A story about epigraphs

I just had an adventure with some epigraphs in a book I’ve been working on. I didn’t even know they existed  until one of my bosses, one who was also a pallbearer at this author’s funeral (a very early and unjust funeral, at just forty-one), pointed out that they were missing from our impending publication of one Gabriel Aresti’s most important publications Maldan behera (Downhill), to be published together with Harri eta herri (Rock & Core in Amaia Gabantxo’s masterful translation).

They had inadvertently hadn’t made the typeset pages and I hadn’t even missed them! The search started, a very easy search to resolve, the book’s editor, Jon Kortazar sent me a PDF with the epigraphs (and some dedications, and a subtitle, which my boss hadn’t mentioned). Clearly it was the epigraphs that had caught his young, excited, volatile attention.

OK, an aside is in order here. These poems are beautiful poems, but they meant much more for a generation of Basques. They were new poems in a language that was at that time illegal, mostly untaught, fraught with danger—and I’m sure excitement—in the middle of the dictatorship. They were like, say, imagine Allen Ginsburg in a state in which your people had just recently, in your parent’s lifetimes, been bombed by the world’s first-ever terror bombing with planes loaned to the rebellion by Hitler and Mussolini. And poems written in a language Aresti learned as an adult, a forbidden language, a language outlawed.

His epigraphs, when they appeared, were in four other languages. They were unattributed. Some were religious although I know that Aresti was an atheist. They were absolutely beautiful. And they spoke to today. Here is an image of the original sent to me by the editor.

maldan-behera-1

 

The first is from Nietzsche, as is not to hard to Google. I’m not strong on philosophy and I tend to think of Nietzsche as an asshole, as the frat-boy-who-got-into-bong-hits philosopher, and you know all that superman shit. I know this is much unfounded and probably due to unintended readings, but it is my impression of the guy. So you can imagine my delight when I looked up the translation of Aresti’s epigraph and found this beautiful delight: “Ich bebe kein Almosen. Dazu bin ich nicht arm benug.” There are many translations of Also Sprach Zarathustra, but they all work for this this little piece, “I give no alms. I’m not poor enough.”

It was followed by a quote from the Latin bible, the only bible for generations of Catholics. The bible has no single translation, more like threads, and this is a translation of translation that happened a thousand years ago, so there is nothing sure about it, but its a beautiful little piece of language: “Ego sum vitis, vos palmites,” which is translated very much, hard to not be in this case, but is, in the case you want to search in English, from John:15: “I am the true vine, and my Father is the gardener” (taken from first hit of my Google search, some random bible site), but which I much prefer in the Google Translate version, “I am the vine, you are the branches.”

Next is in English already, from T. S. Eliot, “There is no danger from us, and there is no safety in the Cathedral.” This comes from his play Murder in the Cathedral.
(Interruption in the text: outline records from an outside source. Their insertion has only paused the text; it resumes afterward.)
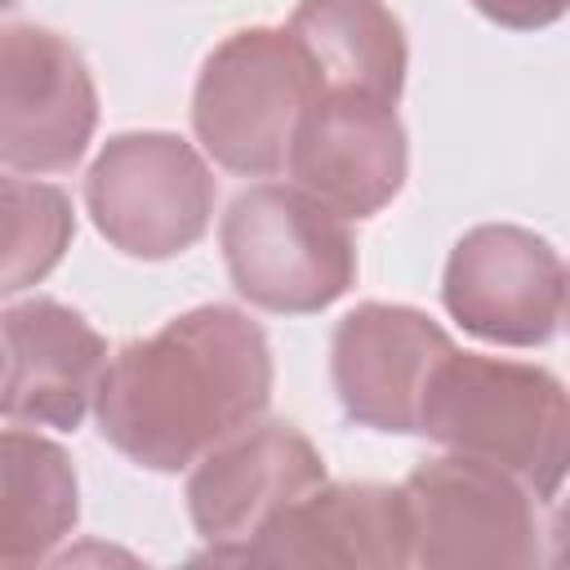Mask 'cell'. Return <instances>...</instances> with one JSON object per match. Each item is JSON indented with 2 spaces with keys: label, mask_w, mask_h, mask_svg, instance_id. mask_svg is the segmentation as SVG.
Wrapping results in <instances>:
<instances>
[{
  "label": "cell",
  "mask_w": 570,
  "mask_h": 570,
  "mask_svg": "<svg viewBox=\"0 0 570 570\" xmlns=\"http://www.w3.org/2000/svg\"><path fill=\"white\" fill-rule=\"evenodd\" d=\"M107 374L102 334L58 298L4 307V419L31 428H80Z\"/></svg>",
  "instance_id": "4fadbf2b"
},
{
  "label": "cell",
  "mask_w": 570,
  "mask_h": 570,
  "mask_svg": "<svg viewBox=\"0 0 570 570\" xmlns=\"http://www.w3.org/2000/svg\"><path fill=\"white\" fill-rule=\"evenodd\" d=\"M0 191H4V276H0V289L18 294L58 267V258L71 245L76 218H71V200L62 187L9 174Z\"/></svg>",
  "instance_id": "2e32d148"
},
{
  "label": "cell",
  "mask_w": 570,
  "mask_h": 570,
  "mask_svg": "<svg viewBox=\"0 0 570 570\" xmlns=\"http://www.w3.org/2000/svg\"><path fill=\"white\" fill-rule=\"evenodd\" d=\"M0 485H4L0 561L4 566L45 561L80 517V490L67 450L13 423L0 441Z\"/></svg>",
  "instance_id": "9a60e30c"
},
{
  "label": "cell",
  "mask_w": 570,
  "mask_h": 570,
  "mask_svg": "<svg viewBox=\"0 0 570 570\" xmlns=\"http://www.w3.org/2000/svg\"><path fill=\"white\" fill-rule=\"evenodd\" d=\"M316 485H325V459L294 423L272 419L227 436L196 463L187 481L191 525L209 543L200 561L232 566L236 552L254 543L272 517H281Z\"/></svg>",
  "instance_id": "52a82bcc"
},
{
  "label": "cell",
  "mask_w": 570,
  "mask_h": 570,
  "mask_svg": "<svg viewBox=\"0 0 570 570\" xmlns=\"http://www.w3.org/2000/svg\"><path fill=\"white\" fill-rule=\"evenodd\" d=\"M552 561L557 566H570V499L561 503V512L552 521Z\"/></svg>",
  "instance_id": "ac0fdd59"
},
{
  "label": "cell",
  "mask_w": 570,
  "mask_h": 570,
  "mask_svg": "<svg viewBox=\"0 0 570 570\" xmlns=\"http://www.w3.org/2000/svg\"><path fill=\"white\" fill-rule=\"evenodd\" d=\"M98 125L85 58L45 27L13 22L0 40V160L13 174L71 169Z\"/></svg>",
  "instance_id": "9c48e42d"
},
{
  "label": "cell",
  "mask_w": 570,
  "mask_h": 570,
  "mask_svg": "<svg viewBox=\"0 0 570 570\" xmlns=\"http://www.w3.org/2000/svg\"><path fill=\"white\" fill-rule=\"evenodd\" d=\"M227 276L263 312L307 316L343 298L356 281L347 218L298 183H258L240 191L218 227Z\"/></svg>",
  "instance_id": "3957f363"
},
{
  "label": "cell",
  "mask_w": 570,
  "mask_h": 570,
  "mask_svg": "<svg viewBox=\"0 0 570 570\" xmlns=\"http://www.w3.org/2000/svg\"><path fill=\"white\" fill-rule=\"evenodd\" d=\"M401 490L414 525V566H534L543 557L534 494L485 459L450 450L419 463Z\"/></svg>",
  "instance_id": "8992f818"
},
{
  "label": "cell",
  "mask_w": 570,
  "mask_h": 570,
  "mask_svg": "<svg viewBox=\"0 0 570 570\" xmlns=\"http://www.w3.org/2000/svg\"><path fill=\"white\" fill-rule=\"evenodd\" d=\"M316 80V94L392 102L405 89V31L383 0H303L285 27Z\"/></svg>",
  "instance_id": "5bb4252c"
},
{
  "label": "cell",
  "mask_w": 570,
  "mask_h": 570,
  "mask_svg": "<svg viewBox=\"0 0 570 570\" xmlns=\"http://www.w3.org/2000/svg\"><path fill=\"white\" fill-rule=\"evenodd\" d=\"M561 321L570 325V272H566V312H561Z\"/></svg>",
  "instance_id": "d6986e66"
},
{
  "label": "cell",
  "mask_w": 570,
  "mask_h": 570,
  "mask_svg": "<svg viewBox=\"0 0 570 570\" xmlns=\"http://www.w3.org/2000/svg\"><path fill=\"white\" fill-rule=\"evenodd\" d=\"M272 401V347L258 321L205 303L125 343L98 383V432L151 472H183L258 423Z\"/></svg>",
  "instance_id": "6da1fadb"
},
{
  "label": "cell",
  "mask_w": 570,
  "mask_h": 570,
  "mask_svg": "<svg viewBox=\"0 0 570 570\" xmlns=\"http://www.w3.org/2000/svg\"><path fill=\"white\" fill-rule=\"evenodd\" d=\"M214 174L205 156L165 129H134L102 142L85 174L94 227L129 258H174L191 249L214 218Z\"/></svg>",
  "instance_id": "5b68a950"
},
{
  "label": "cell",
  "mask_w": 570,
  "mask_h": 570,
  "mask_svg": "<svg viewBox=\"0 0 570 570\" xmlns=\"http://www.w3.org/2000/svg\"><path fill=\"white\" fill-rule=\"evenodd\" d=\"M410 147L392 102L316 94L289 147V178L343 218H370L405 187Z\"/></svg>",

I don’t know Eliot’s work well, this was a play he wrote in opposition to rising Fascism, but I don’t know much more.

And then the Spanish epigraph, from the love poems of Pedro Salinas, “estoy al borde mismo de tu sueño.” I don’t know if this has a regular translation, but it barely needs one: “I am on the very edge of your dream.”

But what really moves me more than anything is that this poet, writing in the late 1950s, fifteen or more years before the dictator’s death, and in a condition of the prohibition of his own language, chose as his guiding lights words from four different languages and four different eras. To me this is a true testament of the understanding of humanity and of hope for the future. I just hope this tendency prevails among all of us.